Autan

                 Franc, Autan résonne comme une corne, avec l'accent, toulousain et alentours de préférence. Ce vent est le contraire de la tramontane. D'abord parcequ'il souffle dans l'autre sens, de la mer jusqu'à la terre, ensuite parcequ'il produit l'effet opposé. Au lieu de tout dessécher et de vous prendre la tête il se charge d'humeurs, parfois d'humidité, à l'approche des contreforts des Pyrénées ou lorsqu'il s'accroche aux premiers monts des Corbières ou de la Montagne Noire. Moins violent, il nappe les vallées d'une tiédeur agréable et lorsque, l'été, il se met en colère d'orage à l'intérieur des terres, c'est toujours avec une sorte de bonhomie et bienveillance pour fertiliser les semailles et rafraîchir les gens.

                 A Narbonne on le dit vent Marin. Grâce à lui, bel avantage, on se baigne dans une mer chaude des plages de la Clape jusqu'à Gruissan, au lieu que, par temps de tramontane, l'eau est glacée et les baigneurs  bleus sur le sable qui les cingle même en plein juillet.
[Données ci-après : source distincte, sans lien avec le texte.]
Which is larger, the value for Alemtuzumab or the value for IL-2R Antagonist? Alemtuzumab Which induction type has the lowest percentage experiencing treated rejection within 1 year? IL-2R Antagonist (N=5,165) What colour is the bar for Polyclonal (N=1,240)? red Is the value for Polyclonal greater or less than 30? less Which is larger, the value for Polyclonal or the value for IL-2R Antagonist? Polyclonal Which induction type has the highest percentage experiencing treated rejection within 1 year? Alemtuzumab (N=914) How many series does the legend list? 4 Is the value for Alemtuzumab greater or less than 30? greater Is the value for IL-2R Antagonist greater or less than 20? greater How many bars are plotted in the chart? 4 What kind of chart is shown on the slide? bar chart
Que les cousins provençaux me pardonnent mais l'Autan présente à mes yeux l'immense avantage d'être le seul élément en occitanie à traverser à la fois le Languedoc et la Guyenne qu'il rassemble ainsi, alors qu'elles furent tant sujettes à leurs singularités dans l'histoire et aujourd'hui encore. C'est que l'autan pénètre jusqu'en Gironde, tourbillonne volontiers dans certaines vallées des Pyrénées, s'alanguit sur les plateaux des Causses et finit sa course en réchauffant les premières vallées du Cantal. A Toulouse où il domine, il influence le caractère de la ville, abritée grâce à lui des effets les plus désastreux des tempêtes atlantiques.
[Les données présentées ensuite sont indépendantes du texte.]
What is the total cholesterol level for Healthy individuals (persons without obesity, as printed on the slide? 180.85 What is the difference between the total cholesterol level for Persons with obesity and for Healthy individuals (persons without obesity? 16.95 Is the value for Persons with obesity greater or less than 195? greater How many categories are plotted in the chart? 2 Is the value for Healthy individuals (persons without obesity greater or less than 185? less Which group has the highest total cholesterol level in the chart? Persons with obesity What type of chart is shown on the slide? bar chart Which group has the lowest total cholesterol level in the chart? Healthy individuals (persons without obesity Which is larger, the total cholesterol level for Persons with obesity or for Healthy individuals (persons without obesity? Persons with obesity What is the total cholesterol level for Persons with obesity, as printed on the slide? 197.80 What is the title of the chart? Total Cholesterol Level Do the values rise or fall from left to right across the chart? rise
                 Je l'aime tellement que je finis par croire que l'Autan est vent d'amour. Quand la bise vient du Nord, en toute saison on songe en premier à se mettre à l'abri. Mistral et Tramontane vous glacent les sangs en même temps qu'ils nettoient le ciel. Moi, je crois que l'Autan est le vent de la fête. Il vous caresse au son des flonflons au bal du quatorze juillet, encourage les filles à porter ces jupes en cloche et ces tissus légers qui révèlent, au gré du souffle qui les soulève, le galbe de leurs jambes. Avant minuit il porte les regards et les désirs de chaque côté de la place pour inviter à se rejoindre seuls les adolescents qui ont campé en bande de copains toute la journée. Après minuit il les incite à enlever secrètement l'un après l'autre ces vêtements trop chauds qui les gênent et à goûter sa caresse douce et longue comme de futurs baisers.
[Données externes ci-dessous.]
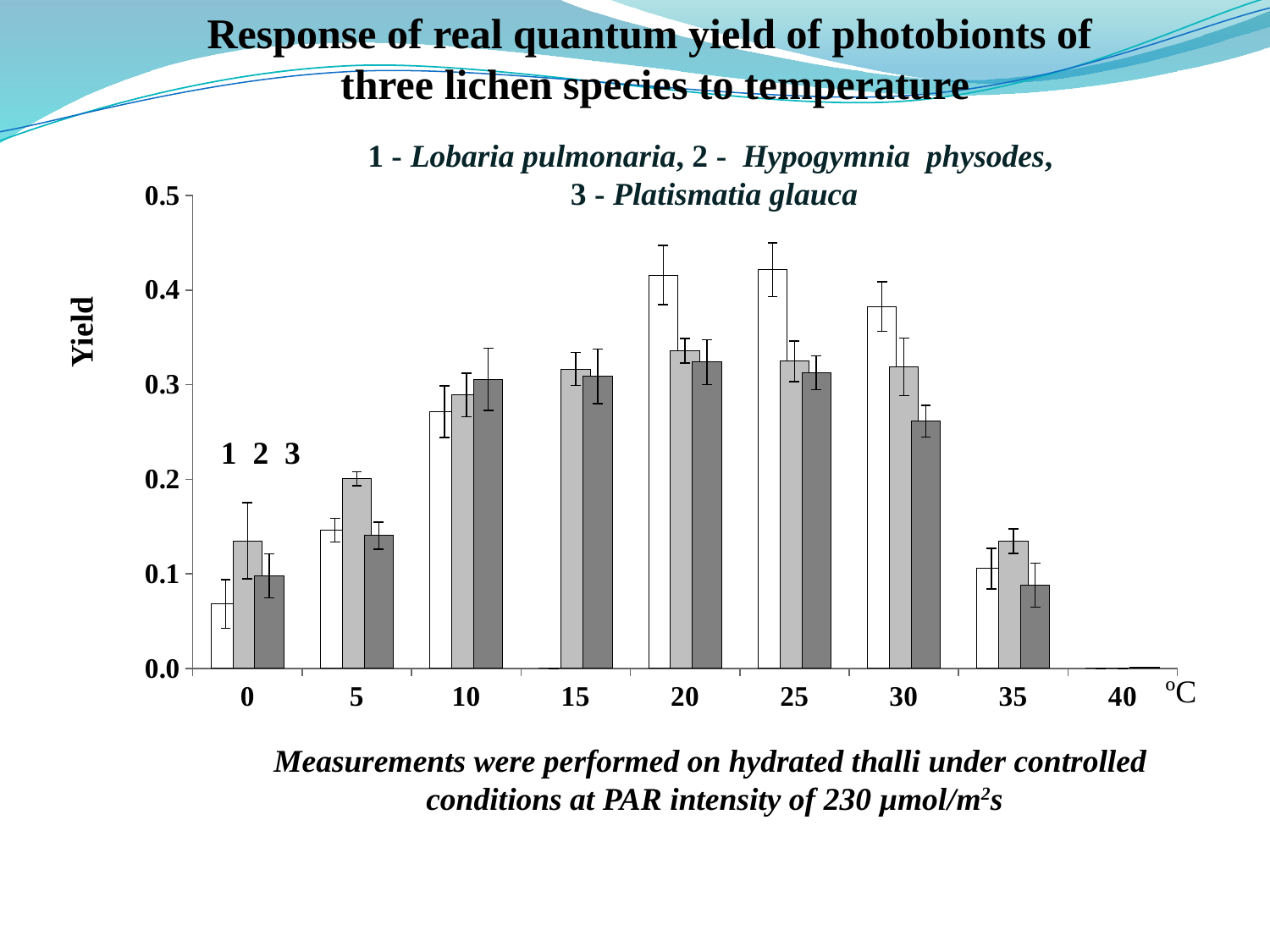
What is the label of the y axis? Yield At 30 °C, which has the larger yield: Lobaria pulmonaria (series 1) or Platismatia glauca (series 3)? Lobaria pulmonaria (series 1) How many lichen species (series) are plotted in the chart? 3 At which temperature is the yield lowest for all three species? 40 °C What kind of chart is shown on the slide? bar chart At 0 °C, which has the larger yield: Lobaria pulmonaria (series 1) or Hypogymnia physodes (series 2)? Hypogymnia physodes (series 2) How many temperature categories are shown on the x axis? 9 Is the yield for Lobaria pulmonaria (series 1) at 20 °C greater or less than 0.4? greater Is the yield for Platismatia glauca (series 3) at 30 °C greater or less than 0.3? less Is the yield for Platismatia glauca (series 3) at 35 °C greater or less than 0.1? less Which species is labelled 3 in the chart legend? Platismatia glauca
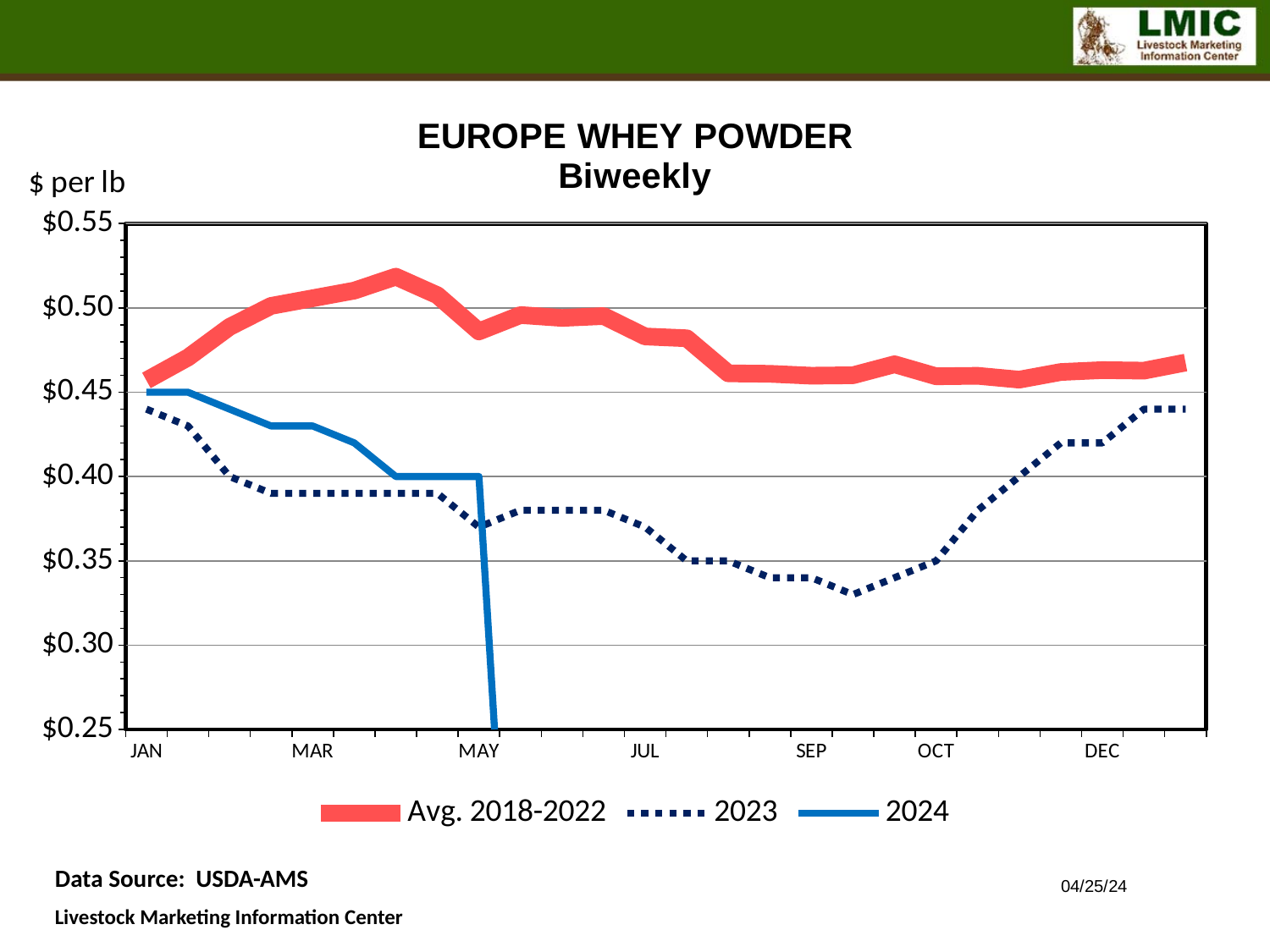
What unit is shown on the y axis of the chart? $ per lb In JAN, which is higher: Avg. 2018-2022 or 2023? Avg. 2018-2022 Is the 2024 value in MAR greater or less than $0.40? greater Does the 2024 line rise or fall from JAN to MAY? fall How many series does the legend list? 3 Is the 2023 value in JAN greater or less than $0.45? less What kind of chart is shown on the slide? line chart Is the Avg. 2018-2022 value in JUL greater or less than $0.45? greater In MAR, which is higher: the 2024 line or the 2023 line? 2024 Does the 2023 line rise or fall from OCT to DEC? rise Which series has the highest values across the whole year? Avg. 2018-2022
                 On dit trop de mal du vent! En m'inspirant d'un mot connu je dirais que ce n'est pas le vent qui tourne mais le politicien. Pour certains le dernier avis est le bon sans réflexion, d'autres énoncent des promesses comme on enfile des perles, l'une après l'autre, tel qui croyait réduire le chômage s'y casse les dents et finit par s'y résoudre secrètement puis sans honte en grand public, tel autre qui voulait guérir la misère de gens à la rue s'offusque qu'ils osent lui demander l'aumône et les fait écarter par sa police, le dernier se déclare chef d'un parti de mécontents, chronique dans les gazettes, prend le haut de la tribune d'où il vous annonce un sort terrifiant avant de vous faire pleurer sur la déchéance qu'il prétend remédier. Tous n'ont qu'une idée : parvenir au sommet avant le déluge. Ce n'est pas vrai, il ne faut pas les croire.

                  Les outres sont gonflées de vent. A la fin, c'est d'ailleurs ce qu'on devrait leur dire : "du vent."